She was also asked to report to the school this morning to seek further audience with the administrators. The woman also revealed that her child is still in pain and is having difficulty sitting because of the injury to her buttocks.

The bruise on the child’s leg has also turned black, she added.

The Ministry of Education is also investigating another incident which occurred last week, and left a St Michael’s Primary school student bleeding and bruised after she was beaten by a teacher.

On Friday, Director Browne said a meeting will be held this morning with the principal, the teacher in question, the parent, and her 12-year-old daughter.

Meanwhile, Browne said the Ministry of Education has made it clear, verbally and written, that the policy in dealing with the discipline of children emphasises Positive Behavior Management (PBM) put out daily on various radio and television stations.

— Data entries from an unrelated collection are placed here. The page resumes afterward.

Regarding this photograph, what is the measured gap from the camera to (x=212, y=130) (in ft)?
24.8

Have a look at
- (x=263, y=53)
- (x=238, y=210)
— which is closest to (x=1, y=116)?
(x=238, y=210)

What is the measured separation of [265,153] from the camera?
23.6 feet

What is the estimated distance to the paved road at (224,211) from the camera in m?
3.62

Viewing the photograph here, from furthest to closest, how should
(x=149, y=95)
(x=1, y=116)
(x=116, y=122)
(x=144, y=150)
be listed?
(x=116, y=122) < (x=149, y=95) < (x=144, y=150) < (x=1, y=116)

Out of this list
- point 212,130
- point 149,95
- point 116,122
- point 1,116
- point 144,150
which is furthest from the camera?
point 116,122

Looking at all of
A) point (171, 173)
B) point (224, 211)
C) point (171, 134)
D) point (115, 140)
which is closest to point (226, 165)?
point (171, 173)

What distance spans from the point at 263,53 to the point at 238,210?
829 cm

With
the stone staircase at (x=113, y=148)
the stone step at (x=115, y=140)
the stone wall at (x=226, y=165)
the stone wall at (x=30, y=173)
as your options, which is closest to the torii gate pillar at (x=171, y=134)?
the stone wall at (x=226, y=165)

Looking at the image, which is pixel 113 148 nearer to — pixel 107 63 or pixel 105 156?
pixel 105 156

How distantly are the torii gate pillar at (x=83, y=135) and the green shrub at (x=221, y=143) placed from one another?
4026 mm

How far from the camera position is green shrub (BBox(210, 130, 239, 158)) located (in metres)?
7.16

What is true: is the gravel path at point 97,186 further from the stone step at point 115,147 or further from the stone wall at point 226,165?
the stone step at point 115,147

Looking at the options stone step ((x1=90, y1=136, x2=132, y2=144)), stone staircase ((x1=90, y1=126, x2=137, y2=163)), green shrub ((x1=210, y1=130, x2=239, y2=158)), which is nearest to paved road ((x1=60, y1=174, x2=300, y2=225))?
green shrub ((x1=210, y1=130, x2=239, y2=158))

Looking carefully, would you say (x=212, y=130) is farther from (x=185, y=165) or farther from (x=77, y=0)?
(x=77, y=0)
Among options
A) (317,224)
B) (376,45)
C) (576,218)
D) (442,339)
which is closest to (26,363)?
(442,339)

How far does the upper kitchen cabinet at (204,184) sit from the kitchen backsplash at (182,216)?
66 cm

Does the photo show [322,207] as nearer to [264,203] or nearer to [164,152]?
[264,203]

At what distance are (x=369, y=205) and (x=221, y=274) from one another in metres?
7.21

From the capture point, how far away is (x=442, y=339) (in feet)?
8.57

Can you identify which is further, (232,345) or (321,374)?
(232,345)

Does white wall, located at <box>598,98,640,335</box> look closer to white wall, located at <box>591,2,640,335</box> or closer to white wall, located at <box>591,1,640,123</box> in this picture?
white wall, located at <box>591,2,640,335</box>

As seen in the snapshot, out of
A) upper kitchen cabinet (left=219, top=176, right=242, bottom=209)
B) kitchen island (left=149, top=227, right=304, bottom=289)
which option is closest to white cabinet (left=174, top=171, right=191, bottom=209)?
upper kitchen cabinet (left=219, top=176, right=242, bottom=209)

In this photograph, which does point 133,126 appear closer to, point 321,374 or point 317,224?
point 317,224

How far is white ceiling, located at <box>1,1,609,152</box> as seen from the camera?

“The PBM approach emphasises prevention, support of students, avoiding confronting with students and focusing of the development of values, relationships, and skill building,” the director noted.

“Although section 50 of the Education Act, 2008 allows for corporal punishment to be administered where no other punishment is considered suitable or effective, it can only be done lawfully by the principal, deputy principal or any teacher appointed by the principal for that purpose in accordance with the law,” he said.

The director also pointed out that the guidelines within the law, while they may cause anxiety in the public, are intended to restrict the use of the last resort punishment and aim to protect children from injurious or degrading punishment.

The law, he said, is intended to protect the principal, deputy principals, and teachers as well as to promote transparency and accountability.